The State's cross-examination included the following:
Q. Mr. Allen, you mentioned two convictions that you have, is that right?
A. Yes, ma'am.
Q. That was for burglary and receiving stolen property?
A. Yes, ma'am.
Q. And then you told the jury those were the only two convictions you had?
A. Right.
Q. Mr. Allen, in fact, haven't you been convicted of some weapons offenses in the past?
A. They are not felonies, that was misdemeanors.
Q. But you were, in fact, convicted of two weapons charges in the past, is that right?
A. Yeah.
Q. Or is it three, two or three, do you remember?
A. I don't know, but I used to drive a cab and I felt better with it than without it.
BY MS. O'HALLORAN: I object. It is non-responsive. There is no basis for him to explain.
BY THE WITNESS: Okay.
BY THE COURT: Motion is granted. The jury is instructed to disregard the last part of the defendant's answer.
BY MS. O'HALLORAN:
Q. So, Mr. Allen, in fact, you do have several more convictions than what you tried to lead the jury to believe?
A. You talking about felonies or
Q. Convictions.
A. Well, it wasn't worded to me that way when he asked me.
Q. Didn't Mr. Carmouche say "That's the only two convictions that you have?" And you said, "Yes"?
A. Yes.
Q. And that's not true, is it?
A. If you put it that way I guess it isn't.

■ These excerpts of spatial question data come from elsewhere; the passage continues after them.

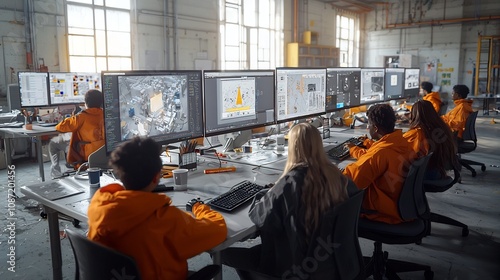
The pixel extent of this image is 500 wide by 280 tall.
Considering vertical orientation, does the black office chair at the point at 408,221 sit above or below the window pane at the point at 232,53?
below

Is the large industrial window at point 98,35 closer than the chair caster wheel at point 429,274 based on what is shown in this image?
No

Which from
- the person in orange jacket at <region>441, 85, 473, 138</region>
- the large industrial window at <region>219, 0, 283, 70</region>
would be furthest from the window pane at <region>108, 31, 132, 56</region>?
the person in orange jacket at <region>441, 85, 473, 138</region>

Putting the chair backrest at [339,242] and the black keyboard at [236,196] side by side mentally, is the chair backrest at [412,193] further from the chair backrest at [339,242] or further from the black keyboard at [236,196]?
the black keyboard at [236,196]

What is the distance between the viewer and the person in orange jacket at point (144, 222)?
118 cm

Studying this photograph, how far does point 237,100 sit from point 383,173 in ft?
3.33

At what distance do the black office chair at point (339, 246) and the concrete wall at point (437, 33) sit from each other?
1255cm

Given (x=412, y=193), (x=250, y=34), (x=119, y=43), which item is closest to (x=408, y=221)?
(x=412, y=193)

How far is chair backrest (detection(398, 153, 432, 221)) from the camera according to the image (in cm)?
224

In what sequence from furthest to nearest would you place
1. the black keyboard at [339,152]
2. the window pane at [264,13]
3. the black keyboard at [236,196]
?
the window pane at [264,13], the black keyboard at [339,152], the black keyboard at [236,196]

Defendant contends that impeachment by cross-examination regarding the prior weapons convictions is prohibited by Ashton v. Anderson (1972), 258 Ind. 51, 279 N.E.2d 210. We disagree.
Defendant's protection under Ashton was lost when he testified on direct examination regarding certain offenses which he contended were his "only two convictions." This opened the door for the State to cross-examine regarding other convictions concealed by defendant's direct testimony. Baker v. State (1978), 267 Ind. 643, 372 N.E.2d 1174.
The judgment of the trial court is affirmed.
GIVAN, C.J., and DeBRULER, PIVARNIK and SHEPARD, JJ., concur.